## Exercise objective
Only one stretch of the listing below is wanted: every line from the first to the line containing "family: Phrynosomatidae", set down exactly.

***

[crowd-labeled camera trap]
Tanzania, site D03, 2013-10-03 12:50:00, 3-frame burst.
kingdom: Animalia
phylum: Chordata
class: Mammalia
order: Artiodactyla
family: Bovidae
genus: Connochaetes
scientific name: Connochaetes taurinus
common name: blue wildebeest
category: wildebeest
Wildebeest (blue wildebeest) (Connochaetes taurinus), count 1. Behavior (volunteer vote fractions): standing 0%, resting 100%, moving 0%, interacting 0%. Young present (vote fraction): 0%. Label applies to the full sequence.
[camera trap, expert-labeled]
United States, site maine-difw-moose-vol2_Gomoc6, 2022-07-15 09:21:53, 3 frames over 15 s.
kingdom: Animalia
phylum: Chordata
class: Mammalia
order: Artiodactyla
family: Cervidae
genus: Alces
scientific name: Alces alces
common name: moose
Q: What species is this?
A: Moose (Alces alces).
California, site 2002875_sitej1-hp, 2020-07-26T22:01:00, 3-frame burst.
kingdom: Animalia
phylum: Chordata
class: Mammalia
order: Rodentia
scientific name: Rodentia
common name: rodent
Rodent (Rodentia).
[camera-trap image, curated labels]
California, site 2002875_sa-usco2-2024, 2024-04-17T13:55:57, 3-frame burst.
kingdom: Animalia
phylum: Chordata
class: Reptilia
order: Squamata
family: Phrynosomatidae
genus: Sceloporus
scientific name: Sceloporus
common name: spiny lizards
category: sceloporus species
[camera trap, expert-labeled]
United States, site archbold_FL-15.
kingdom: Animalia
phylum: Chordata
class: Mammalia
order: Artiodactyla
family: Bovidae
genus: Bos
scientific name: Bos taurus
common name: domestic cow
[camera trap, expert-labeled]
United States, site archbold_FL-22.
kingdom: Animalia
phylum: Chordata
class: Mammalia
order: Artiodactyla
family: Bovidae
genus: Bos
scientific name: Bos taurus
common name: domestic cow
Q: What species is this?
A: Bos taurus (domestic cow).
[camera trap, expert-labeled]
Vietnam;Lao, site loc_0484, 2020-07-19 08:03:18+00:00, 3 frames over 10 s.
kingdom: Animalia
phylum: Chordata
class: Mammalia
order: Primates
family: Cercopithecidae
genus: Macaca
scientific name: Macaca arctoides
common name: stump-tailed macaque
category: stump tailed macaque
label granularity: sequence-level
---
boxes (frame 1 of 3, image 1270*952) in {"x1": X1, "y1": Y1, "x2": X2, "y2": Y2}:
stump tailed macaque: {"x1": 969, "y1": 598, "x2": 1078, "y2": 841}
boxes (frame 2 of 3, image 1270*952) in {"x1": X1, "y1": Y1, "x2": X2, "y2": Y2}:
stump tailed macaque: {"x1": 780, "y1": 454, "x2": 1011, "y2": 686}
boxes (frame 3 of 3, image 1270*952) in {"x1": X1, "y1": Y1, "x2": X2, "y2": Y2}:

***

## Solution for this exercise
[crowd-labeled camera trap]
Tanzania, site D03, 2013-10-03 12:50:00, 3-frame burst.
kingdom: Animalia
phylum: Chordata
class: Mammalia
order: Artiodactyla
family: Bovidae
genus: Connochaetes
scientific name: Connochaetes taurinus
common name: blue wildebeest
category: wildebeest
Wildebeest (blue wildebeest) (Connochaetes taurinus), count 1. Behavior (volunteer vote fractions): standing 0%, resting 100%, moving 0%, interacting 0%. Young present (vote fraction): 0%. Label applies to the full sequence.
[camera trap, expert-labeled]
United States, site maine-difw-moose-vol2_Gomoc6, 2022-07-15 09:21:53, 3 frames over 15 s.
kingdom: Animalia
phylum: Chordata
class: Mammalia
order: Artiodactyla
family: Cervidae
genus: Alces
scientific name: Alces alces
common name: moose
Q: What species is this?
A: Moose (Alces alces).
California, site 2002875_sitej1-hp, 2020-07-26T22:01:00, 3-frame burst.
kingdom: Animalia
phylum: Chordata
class: Mammalia
order: Rodentia
scientific name: Rodentia
common name: rodent
Rodent (Rodentia).
[camera-trap image, curated labels]
California, site 2002875_sa-usco2-2024, 2024-04-17T13:55:57, 3-frame burst.
kingdom: Animalia
phylum: Chordata
class: Reptilia
order: Squamata
family: Phrynosomatidae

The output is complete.